▸ WHAT YOU SHOULD DO:
Lines before the one containing "Of (x=232, y=24)" are excluded; print that line and every line after it through the end of the material below, exactly.

▸ TASK MATERIAL:
- - -

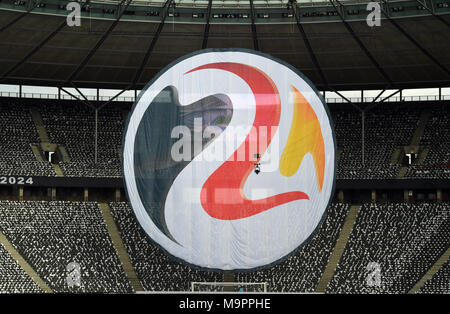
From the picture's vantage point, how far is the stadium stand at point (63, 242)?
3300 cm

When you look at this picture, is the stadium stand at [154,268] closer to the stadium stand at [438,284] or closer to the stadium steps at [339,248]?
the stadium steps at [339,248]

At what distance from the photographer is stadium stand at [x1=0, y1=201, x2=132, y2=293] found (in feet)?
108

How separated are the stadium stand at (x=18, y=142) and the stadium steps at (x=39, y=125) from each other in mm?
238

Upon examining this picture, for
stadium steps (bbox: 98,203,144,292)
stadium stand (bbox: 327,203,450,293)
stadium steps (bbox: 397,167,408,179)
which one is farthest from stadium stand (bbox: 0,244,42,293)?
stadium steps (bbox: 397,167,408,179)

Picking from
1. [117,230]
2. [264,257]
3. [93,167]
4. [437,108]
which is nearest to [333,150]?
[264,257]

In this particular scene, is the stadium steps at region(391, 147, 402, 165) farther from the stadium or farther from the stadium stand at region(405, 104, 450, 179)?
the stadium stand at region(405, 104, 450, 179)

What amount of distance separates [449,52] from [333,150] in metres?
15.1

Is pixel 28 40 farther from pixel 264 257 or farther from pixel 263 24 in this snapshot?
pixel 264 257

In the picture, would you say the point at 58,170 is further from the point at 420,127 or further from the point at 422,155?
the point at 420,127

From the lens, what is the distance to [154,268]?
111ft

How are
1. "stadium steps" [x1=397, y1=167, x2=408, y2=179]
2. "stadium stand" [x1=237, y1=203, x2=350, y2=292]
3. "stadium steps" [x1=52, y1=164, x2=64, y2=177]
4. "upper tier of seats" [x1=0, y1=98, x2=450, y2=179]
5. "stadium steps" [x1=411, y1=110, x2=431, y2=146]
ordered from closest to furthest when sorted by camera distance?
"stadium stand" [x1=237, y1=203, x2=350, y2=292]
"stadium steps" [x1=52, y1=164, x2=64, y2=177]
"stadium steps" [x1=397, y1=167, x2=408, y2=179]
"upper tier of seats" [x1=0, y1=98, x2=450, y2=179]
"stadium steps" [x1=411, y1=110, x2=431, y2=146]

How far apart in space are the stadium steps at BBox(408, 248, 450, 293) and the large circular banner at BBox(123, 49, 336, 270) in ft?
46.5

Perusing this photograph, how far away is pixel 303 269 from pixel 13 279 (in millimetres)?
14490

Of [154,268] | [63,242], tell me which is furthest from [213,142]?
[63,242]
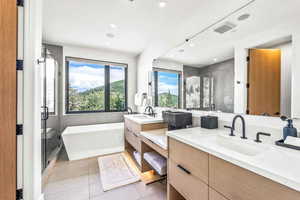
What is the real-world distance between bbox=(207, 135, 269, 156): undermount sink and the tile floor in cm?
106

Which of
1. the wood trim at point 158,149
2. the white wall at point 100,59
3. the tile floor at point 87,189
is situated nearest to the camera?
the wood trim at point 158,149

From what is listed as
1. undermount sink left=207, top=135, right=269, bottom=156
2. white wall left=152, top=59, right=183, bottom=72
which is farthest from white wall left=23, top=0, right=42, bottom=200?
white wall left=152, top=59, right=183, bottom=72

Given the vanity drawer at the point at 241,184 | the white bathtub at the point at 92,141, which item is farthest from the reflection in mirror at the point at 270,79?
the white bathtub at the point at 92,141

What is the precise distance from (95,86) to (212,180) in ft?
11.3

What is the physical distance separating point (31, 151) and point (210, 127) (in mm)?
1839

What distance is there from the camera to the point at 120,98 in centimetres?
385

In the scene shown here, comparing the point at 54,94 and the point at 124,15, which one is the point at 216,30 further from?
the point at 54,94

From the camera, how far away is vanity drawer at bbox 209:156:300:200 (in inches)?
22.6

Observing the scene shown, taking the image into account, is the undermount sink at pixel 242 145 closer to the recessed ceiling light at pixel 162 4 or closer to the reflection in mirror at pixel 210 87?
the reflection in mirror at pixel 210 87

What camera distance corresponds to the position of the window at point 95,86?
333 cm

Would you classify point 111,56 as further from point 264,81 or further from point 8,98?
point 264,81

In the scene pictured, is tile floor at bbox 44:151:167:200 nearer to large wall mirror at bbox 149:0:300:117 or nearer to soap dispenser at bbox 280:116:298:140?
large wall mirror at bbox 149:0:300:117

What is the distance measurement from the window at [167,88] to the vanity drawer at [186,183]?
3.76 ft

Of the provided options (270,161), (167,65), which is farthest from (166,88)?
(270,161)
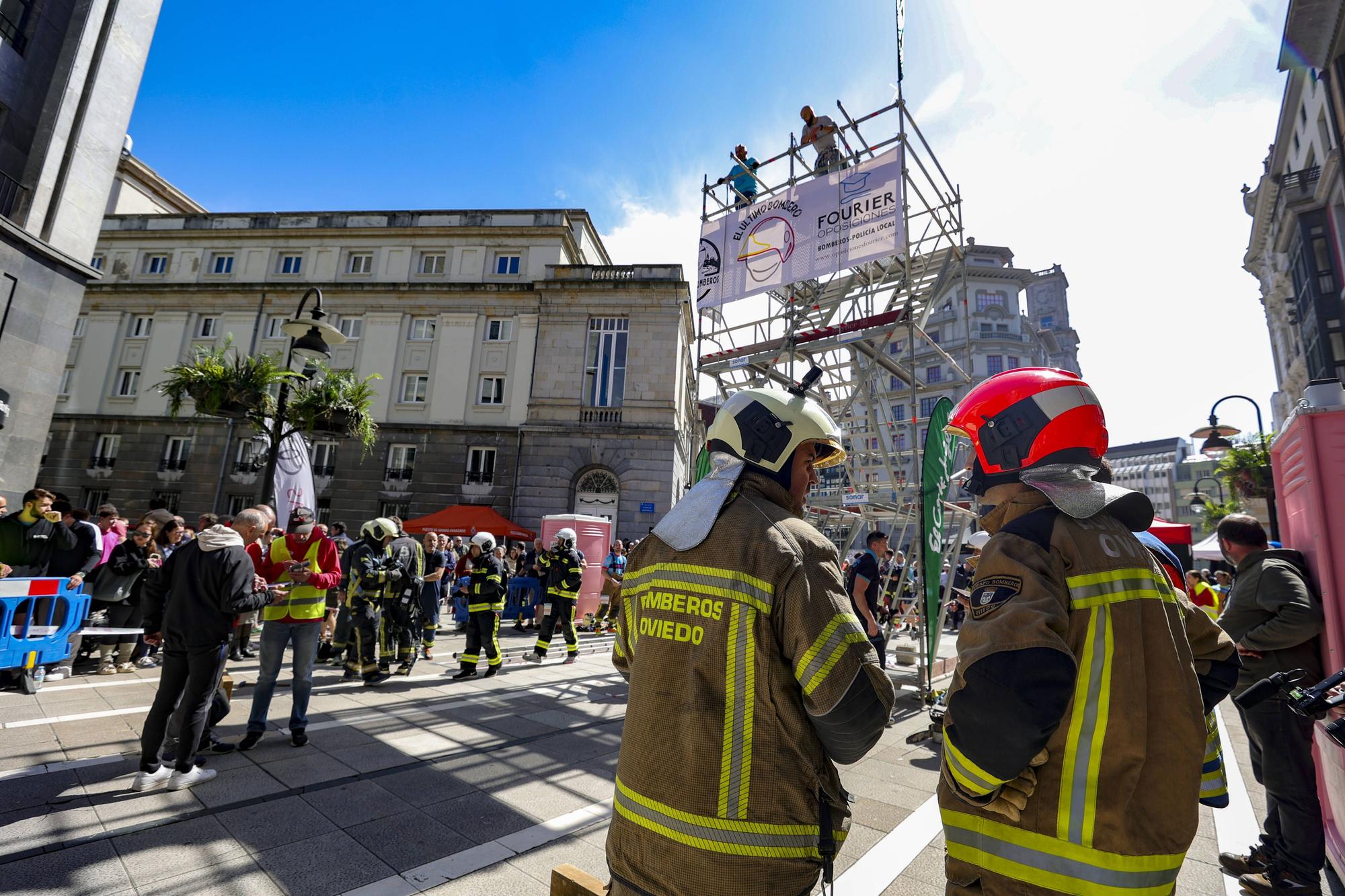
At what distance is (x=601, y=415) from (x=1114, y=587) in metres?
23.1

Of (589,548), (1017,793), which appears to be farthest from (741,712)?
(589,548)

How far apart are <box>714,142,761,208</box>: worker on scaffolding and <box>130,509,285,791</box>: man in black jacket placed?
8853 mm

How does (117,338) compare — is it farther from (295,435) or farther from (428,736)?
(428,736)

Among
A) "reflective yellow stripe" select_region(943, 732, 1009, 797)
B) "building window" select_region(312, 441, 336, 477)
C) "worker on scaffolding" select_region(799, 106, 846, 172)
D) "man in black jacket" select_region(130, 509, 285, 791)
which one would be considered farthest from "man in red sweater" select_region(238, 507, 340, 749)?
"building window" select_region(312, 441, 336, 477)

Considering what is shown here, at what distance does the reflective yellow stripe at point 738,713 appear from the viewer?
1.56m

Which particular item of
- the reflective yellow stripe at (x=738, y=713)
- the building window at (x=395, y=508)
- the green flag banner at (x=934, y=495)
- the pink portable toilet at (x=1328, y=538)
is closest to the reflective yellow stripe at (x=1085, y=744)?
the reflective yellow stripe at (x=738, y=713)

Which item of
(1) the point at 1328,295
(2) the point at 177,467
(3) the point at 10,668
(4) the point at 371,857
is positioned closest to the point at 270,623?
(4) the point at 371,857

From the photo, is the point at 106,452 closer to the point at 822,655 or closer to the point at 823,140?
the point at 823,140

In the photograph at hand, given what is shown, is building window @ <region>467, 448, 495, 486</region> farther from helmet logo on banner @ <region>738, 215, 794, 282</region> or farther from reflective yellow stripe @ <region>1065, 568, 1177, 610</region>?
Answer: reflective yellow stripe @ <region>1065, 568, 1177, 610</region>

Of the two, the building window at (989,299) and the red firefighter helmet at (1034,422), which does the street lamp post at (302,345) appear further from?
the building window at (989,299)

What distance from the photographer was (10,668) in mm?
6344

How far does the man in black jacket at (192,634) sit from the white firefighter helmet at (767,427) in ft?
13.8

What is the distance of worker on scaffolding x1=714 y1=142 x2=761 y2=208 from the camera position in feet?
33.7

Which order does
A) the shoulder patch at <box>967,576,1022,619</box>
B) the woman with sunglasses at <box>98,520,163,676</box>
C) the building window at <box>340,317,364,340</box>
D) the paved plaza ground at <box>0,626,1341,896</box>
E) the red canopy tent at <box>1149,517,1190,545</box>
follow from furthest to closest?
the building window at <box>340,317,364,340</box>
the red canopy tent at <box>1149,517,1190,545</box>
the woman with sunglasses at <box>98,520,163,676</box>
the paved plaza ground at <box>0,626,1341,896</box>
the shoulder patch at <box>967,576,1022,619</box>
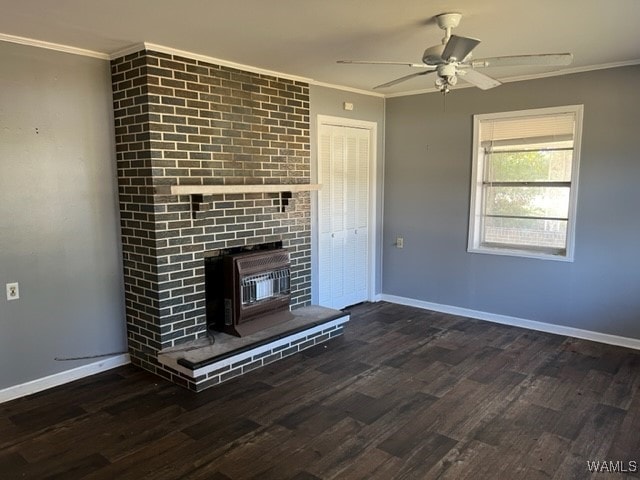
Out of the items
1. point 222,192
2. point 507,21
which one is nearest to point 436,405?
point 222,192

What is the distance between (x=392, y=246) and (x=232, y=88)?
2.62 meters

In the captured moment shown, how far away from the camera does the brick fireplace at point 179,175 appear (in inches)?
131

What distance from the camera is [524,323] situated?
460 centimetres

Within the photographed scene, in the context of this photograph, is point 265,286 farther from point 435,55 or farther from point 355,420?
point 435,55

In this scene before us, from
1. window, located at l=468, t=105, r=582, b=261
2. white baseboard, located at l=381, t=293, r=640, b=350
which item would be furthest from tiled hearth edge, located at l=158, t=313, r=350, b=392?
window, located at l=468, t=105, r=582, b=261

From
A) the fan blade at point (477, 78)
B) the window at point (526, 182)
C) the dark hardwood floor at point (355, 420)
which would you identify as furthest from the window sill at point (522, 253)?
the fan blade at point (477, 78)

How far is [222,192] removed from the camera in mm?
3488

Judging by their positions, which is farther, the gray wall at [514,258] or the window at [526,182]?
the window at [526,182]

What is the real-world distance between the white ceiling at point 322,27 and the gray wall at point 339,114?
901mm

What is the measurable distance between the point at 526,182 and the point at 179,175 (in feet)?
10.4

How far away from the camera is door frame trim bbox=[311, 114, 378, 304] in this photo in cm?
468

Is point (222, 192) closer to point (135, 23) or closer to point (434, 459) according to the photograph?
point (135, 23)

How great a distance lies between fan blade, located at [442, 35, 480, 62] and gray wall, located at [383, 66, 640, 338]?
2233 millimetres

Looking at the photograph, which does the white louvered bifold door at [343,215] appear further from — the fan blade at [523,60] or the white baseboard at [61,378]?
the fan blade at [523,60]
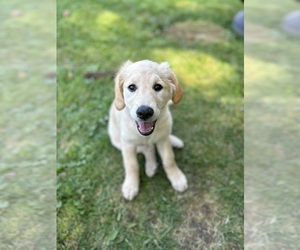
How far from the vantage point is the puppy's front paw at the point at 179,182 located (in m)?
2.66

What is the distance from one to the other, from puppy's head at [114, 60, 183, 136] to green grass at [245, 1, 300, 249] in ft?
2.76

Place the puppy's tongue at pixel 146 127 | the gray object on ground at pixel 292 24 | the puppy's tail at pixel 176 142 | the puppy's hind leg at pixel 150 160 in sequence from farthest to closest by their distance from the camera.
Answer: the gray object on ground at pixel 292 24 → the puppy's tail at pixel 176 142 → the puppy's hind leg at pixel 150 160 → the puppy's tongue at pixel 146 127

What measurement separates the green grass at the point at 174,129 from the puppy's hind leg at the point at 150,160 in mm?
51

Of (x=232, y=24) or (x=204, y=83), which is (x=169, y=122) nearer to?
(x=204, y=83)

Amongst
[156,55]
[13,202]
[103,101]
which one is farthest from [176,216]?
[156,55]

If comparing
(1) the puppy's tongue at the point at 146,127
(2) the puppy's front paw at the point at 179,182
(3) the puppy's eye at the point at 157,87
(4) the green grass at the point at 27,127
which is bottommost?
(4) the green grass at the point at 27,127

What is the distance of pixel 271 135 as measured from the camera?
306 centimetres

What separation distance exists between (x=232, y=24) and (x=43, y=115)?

- - -

▸ RESULT OF THE EXERCISE:
Of (x=232, y=24) or (x=204, y=83), which is (x=169, y=122) nearer to?
(x=204, y=83)

Amongst
[156,55]
[13,202]
[103,101]
which one is farthest from [176,216]?
[156,55]

If comparing
(1) the puppy's tongue at the point at 146,127
(2) the puppy's front paw at the point at 179,182
(3) the puppy's eye at the point at 157,87
(4) the green grass at the point at 27,127
which is bottommost?
(4) the green grass at the point at 27,127

What is the distance of pixel 271 135 as measured from the camera?
306 centimetres

What separation distance exists between (x=232, y=24) and (x=43, y=115)?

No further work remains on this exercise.